Understanding fault complexity in New Zealand: Relationship of the 2016 Mw7.8 Kaikoura earthquake to previous deformation within the Marlborough Fault Zone
The Mw 7.8 Kaikoura Earthquake of 14th November 2016 was characterised by a surprising degree of spatial complexity in the surface displacement field in the Marlborough region, South Island, New Zealand. This complexity includes movement on up to 12 faults, besides a high degree of variability in apparent slip along strike of individual faults over relatively short distances. This pattern of surface rupture perhaps suggests that non-elastic processes are playing a significant role in controlling displacement.

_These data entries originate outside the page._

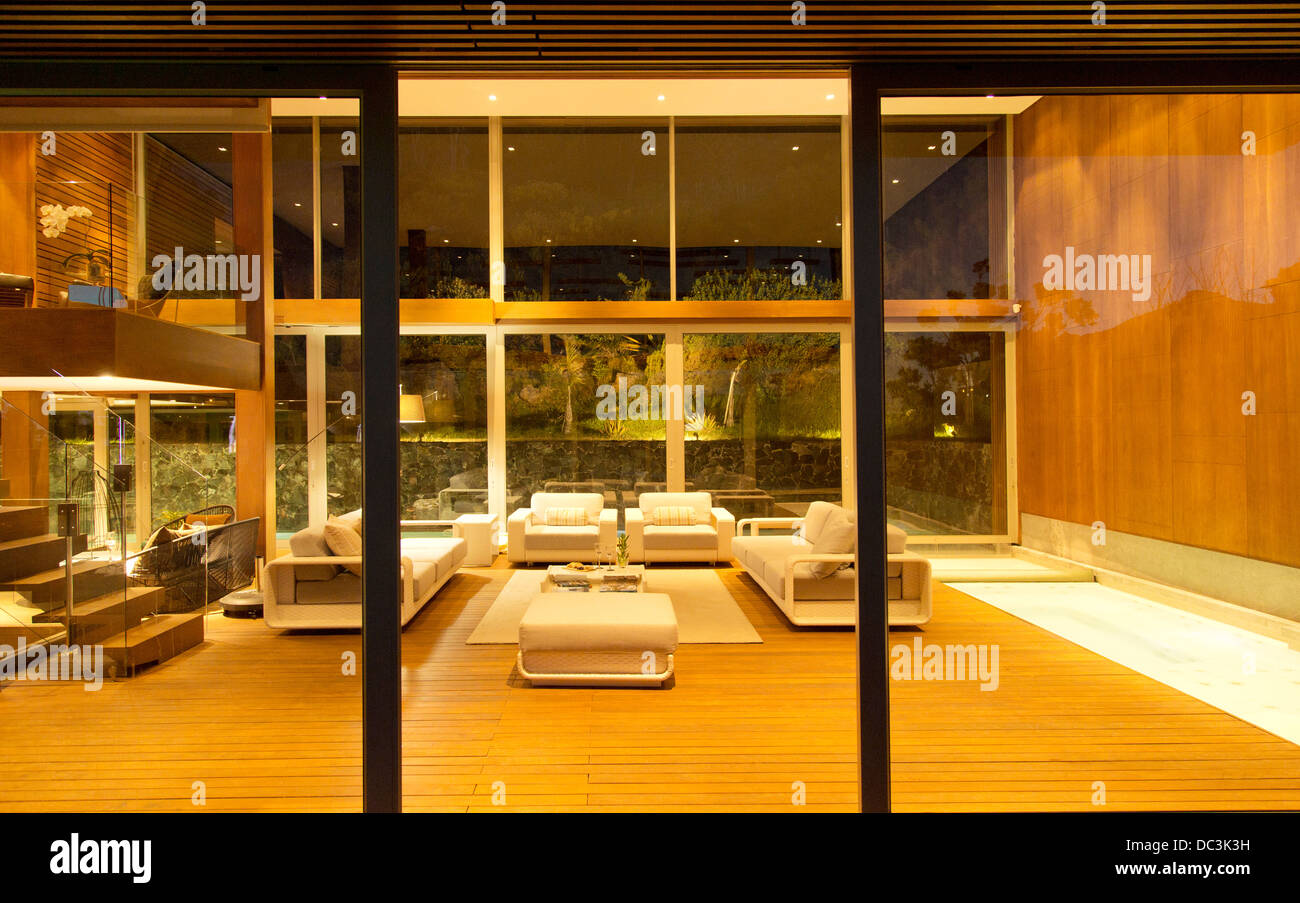 Illuminated modern living room at night Stock Photo Alamy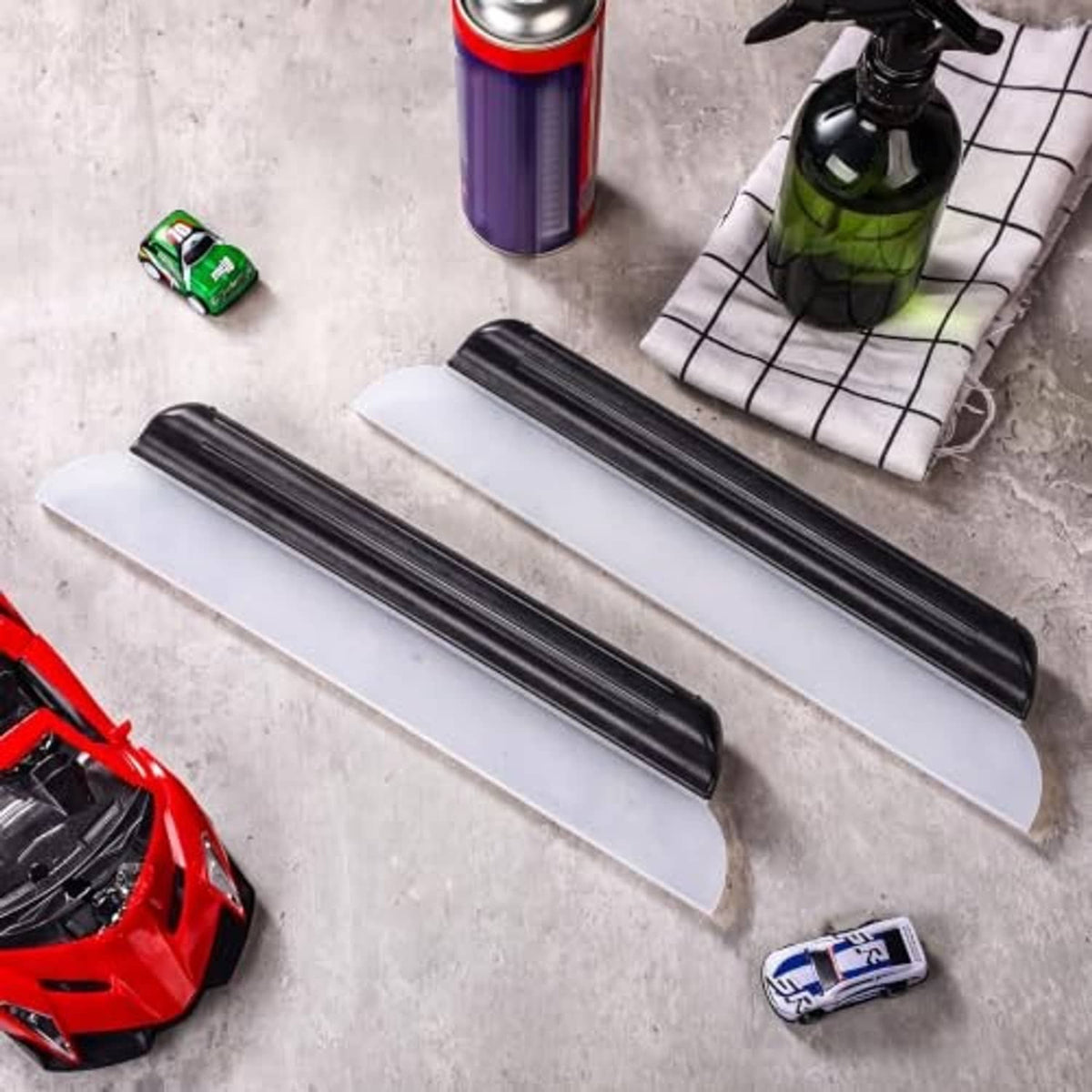 Car drying squeegee tools with black silicone blades, two long squeegees on surface
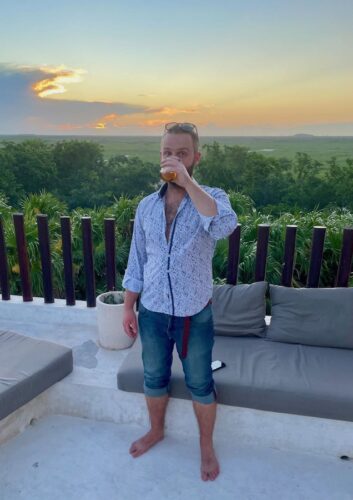 Alex Tiffany drinking a beer on an outdoor terrace at sunset while backpacking in the Yucatan
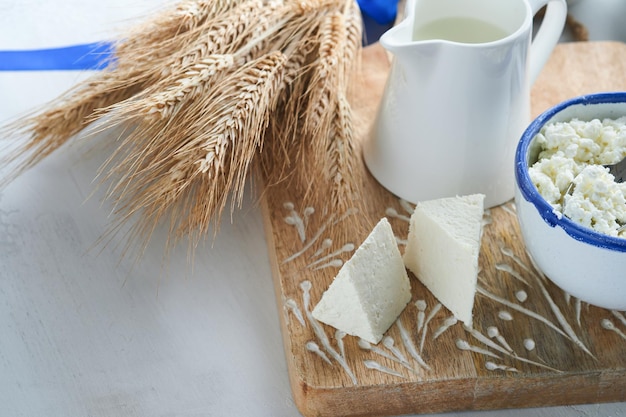 Célébration de la fête juive de Chavouot Produits laitiers frais casher lait et fromage crème de blé mûr sur fond en bois blanc Produits laitiers sur fond en bois blanc Concept de Chavouot Vue de dessus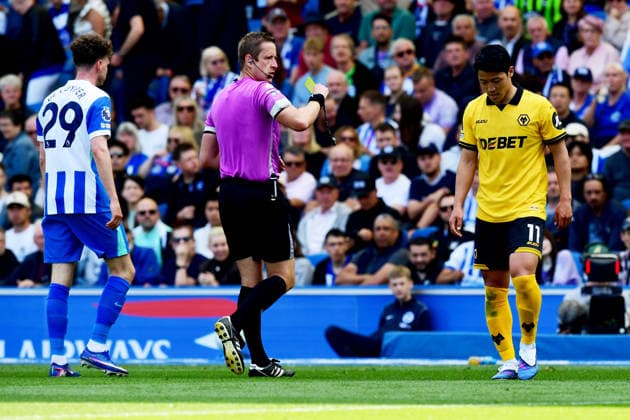 Brighton and Hove Albion v Wolverhampton Wanderers, Premier League YELLOW CARD issued to Hee Chan Hwang Forward of Wolverhampton Wanderers for his foul on Kaoru Mitoma Midfielder of Brighton and Hove Albion during the Premier League match between Brighton and Hove Albion and Wolverhampton Wanderers at the American Express Stadium, Brighton and Hove, UK on 9 May 2026. Brighton and Hove American Express Stadium East Sussex UK Editorial use only DataCo restrictions apply See www.football-dataco.com , Copyright: xJeffxMoodx PSI-24230-0033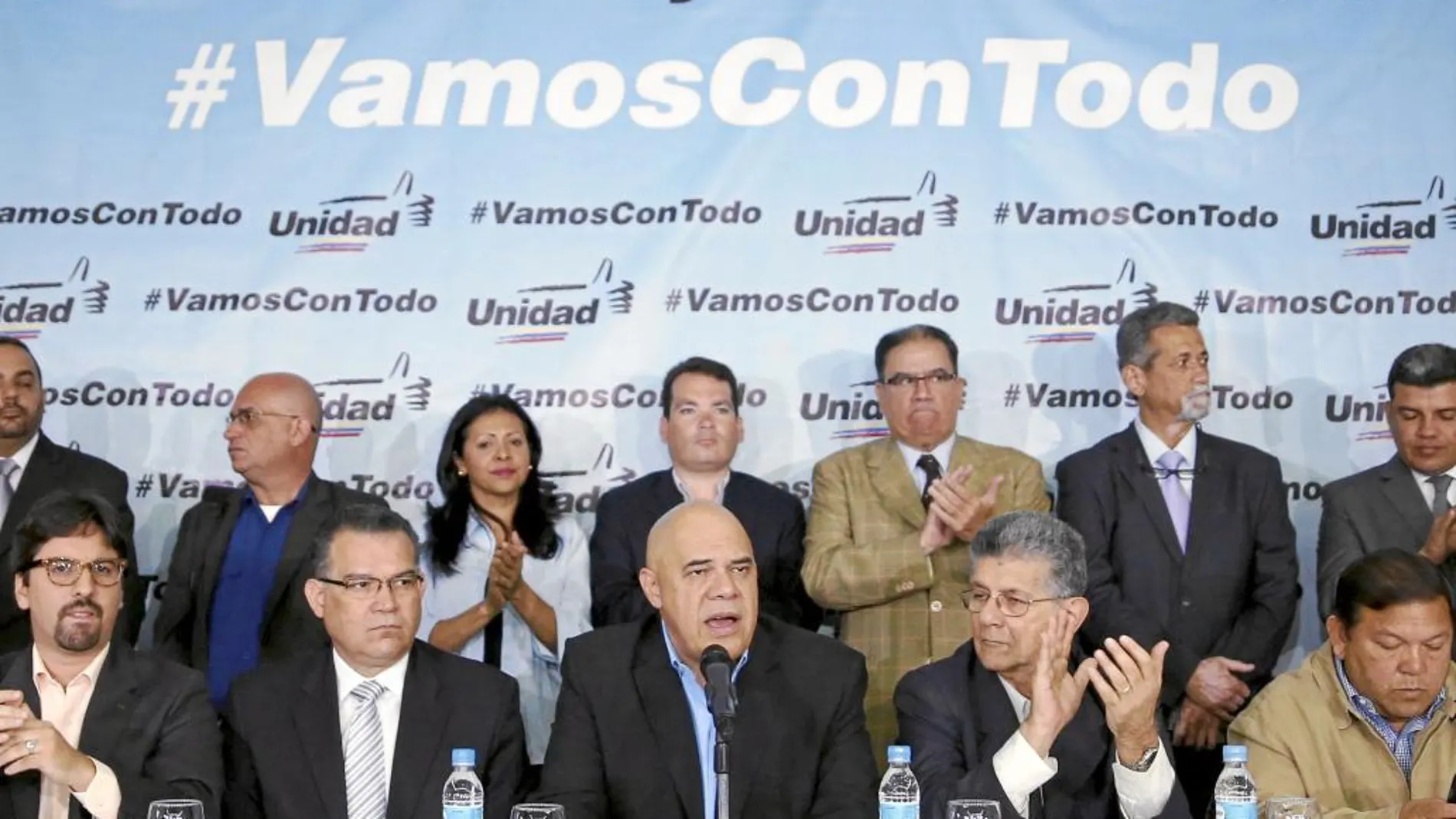 Jesus Torrealba (C), secretary of Venezuela's coalition of opposition parties (MUD), talks to the media next to his fellow politicians during a news conference in Caracas March 8, 2016. The message on the backdrop reads: "With the people and the constitution, we are going with everything". REUTERS/Carlos Garcia Rawlins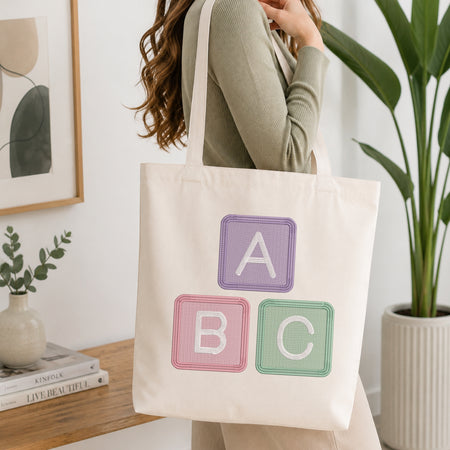 A woman wearing a sage green ribbed sweater carries a cream canvas tote bag with embroidered pastel alphabet blocks reading A, B, and C, in a bright, modern room with a wooden table and potted plants.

The location and tectonic setting of the coastal Marlborough region is useful as it displays active deformation of a convergent margin on land (with consequent good access and visibility). The Marlborough Fault Zone (MFZ) is located at the transition from subduction along the Hikurangi Interface to the north, to a transpressional transform (Alpine Fault) to the south. It represents an accretionary wedge, subject to shape adjustments that balance the tendency to thicken by compressive thrusting with topographic reduction caused by gravitational loading, as a function of the frictional properties of the faults involved. The various mountain ranges of the Marlborough region have been constructed by thrusting on a series of sub-parallel thrust faults, that have subsequently evolved to accommodate strike-slip motion. While active uplift of the Papatea Block by up to 8m occurred during this event, it is perhaps surprising that this was accommodated by oblique normal slip on parts of the fault system, effectively producing a large scale translational pop-up structure. Geomorphic evidence implies similar motion has also been sustained in past earthquakes. Slip rate estimates for other MFZ locations show temporal complexity with significant variations over multiple earthquake cycles. The relationship between the contemporary Kaikoura event and the record of Late Pleistocene to Holocene MFZ earthquakes will be explored, and the tsunami hazard posed by similar structures in accretionary wedges located underwater considered.